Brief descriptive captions
▶

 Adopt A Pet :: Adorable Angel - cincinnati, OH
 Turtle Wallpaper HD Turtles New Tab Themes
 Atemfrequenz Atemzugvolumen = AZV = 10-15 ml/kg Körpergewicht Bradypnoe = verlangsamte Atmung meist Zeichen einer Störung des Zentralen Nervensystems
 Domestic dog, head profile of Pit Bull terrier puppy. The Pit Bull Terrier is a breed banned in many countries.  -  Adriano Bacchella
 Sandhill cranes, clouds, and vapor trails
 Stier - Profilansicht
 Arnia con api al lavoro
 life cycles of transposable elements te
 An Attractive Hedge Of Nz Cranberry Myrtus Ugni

◀

> _Problem requirements_
Would you please set down the lines from the one with "life cycles of transposable elements te" to the end of the data above, exactly and without any other lines?

> _Finished task_
 life cycles of transposable elements te
 An Attractive Hedge Of Nz Cranberry Myrtus Ugni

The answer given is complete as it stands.